Beyond these three approaches, I wanted to share a few more tips and tricks for finding actionable insights and making data-driven decisions: 

Look for patterns. Does X region always score lower on knowledge campaigns? This could signal something larger at play.

Keep focused. Folks can often try to improve many metrics at once, but this can lead to information overload. Growing awareness, for example, is much different than increasing the knowledge rate of your frontline.

Listen to your frontline. Combine the quantitative aspects of your communication strategy with qualitative data to build a holistic approach to communication. 

Don’t be shy. Your frontline is always eager to share and provide their honest feedback. A not-so-nice metric always provides the foundation for improvement and growth. 

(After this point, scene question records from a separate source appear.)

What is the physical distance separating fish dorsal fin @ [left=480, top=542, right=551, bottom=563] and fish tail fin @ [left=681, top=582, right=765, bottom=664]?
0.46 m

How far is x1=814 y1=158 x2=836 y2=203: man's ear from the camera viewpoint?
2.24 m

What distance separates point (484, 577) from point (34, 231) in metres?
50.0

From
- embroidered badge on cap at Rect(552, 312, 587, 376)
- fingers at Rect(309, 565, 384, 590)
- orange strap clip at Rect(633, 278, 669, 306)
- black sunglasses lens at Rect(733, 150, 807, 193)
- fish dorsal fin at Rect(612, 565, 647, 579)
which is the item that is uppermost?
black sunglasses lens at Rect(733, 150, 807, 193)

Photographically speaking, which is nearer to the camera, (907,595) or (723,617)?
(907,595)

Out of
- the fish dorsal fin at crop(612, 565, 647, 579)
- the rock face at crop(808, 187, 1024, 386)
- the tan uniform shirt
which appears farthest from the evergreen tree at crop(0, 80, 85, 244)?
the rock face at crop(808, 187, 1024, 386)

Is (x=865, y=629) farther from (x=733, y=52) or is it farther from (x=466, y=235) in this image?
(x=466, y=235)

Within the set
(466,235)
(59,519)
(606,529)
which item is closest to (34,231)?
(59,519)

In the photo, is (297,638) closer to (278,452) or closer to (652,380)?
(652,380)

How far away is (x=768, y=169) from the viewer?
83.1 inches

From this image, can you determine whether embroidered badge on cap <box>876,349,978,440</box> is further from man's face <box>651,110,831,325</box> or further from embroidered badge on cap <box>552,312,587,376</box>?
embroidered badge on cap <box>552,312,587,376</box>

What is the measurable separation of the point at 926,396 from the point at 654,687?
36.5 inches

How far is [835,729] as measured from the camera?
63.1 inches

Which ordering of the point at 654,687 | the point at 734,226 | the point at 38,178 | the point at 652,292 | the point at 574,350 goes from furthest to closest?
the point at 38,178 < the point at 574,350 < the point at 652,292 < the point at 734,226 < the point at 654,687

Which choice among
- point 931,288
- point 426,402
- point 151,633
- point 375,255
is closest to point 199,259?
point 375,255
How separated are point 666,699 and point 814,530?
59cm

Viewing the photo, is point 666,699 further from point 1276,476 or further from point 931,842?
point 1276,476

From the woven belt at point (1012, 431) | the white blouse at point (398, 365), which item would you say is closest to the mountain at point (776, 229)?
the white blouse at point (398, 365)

Correlate Correlate Correlate. Combining workforce data with any other company data allows for greater analysis and insight into the business drivers at that time.

Use your own benchmarks. When looking for red flags, nothing beats your own company benchmarks. It can be really tricky to try to compare your metrics against industry norms, especially with so many industries in turmoil at the moment. 

Use organization data to check on your onboarding programs. We all know that a successful onboarding program is crucial to the success of new hires – and with the labor crisis raging on, who can afford to lose new hires? Depending on how sophisticated your onboarding program is (we recommend a trigger-based system within your communication platform to keep it timely and responsive), you might be able to identify what is working and what is not when it comes to your onboarding process – and even compare these numbers against your turnover rates to uncover more insights. 

That’s it! I hope these tips help you to find the actionable insights you’re dreaming of. Just stay focused and look for patterns, and you’ll be making data-driven decisions in no time!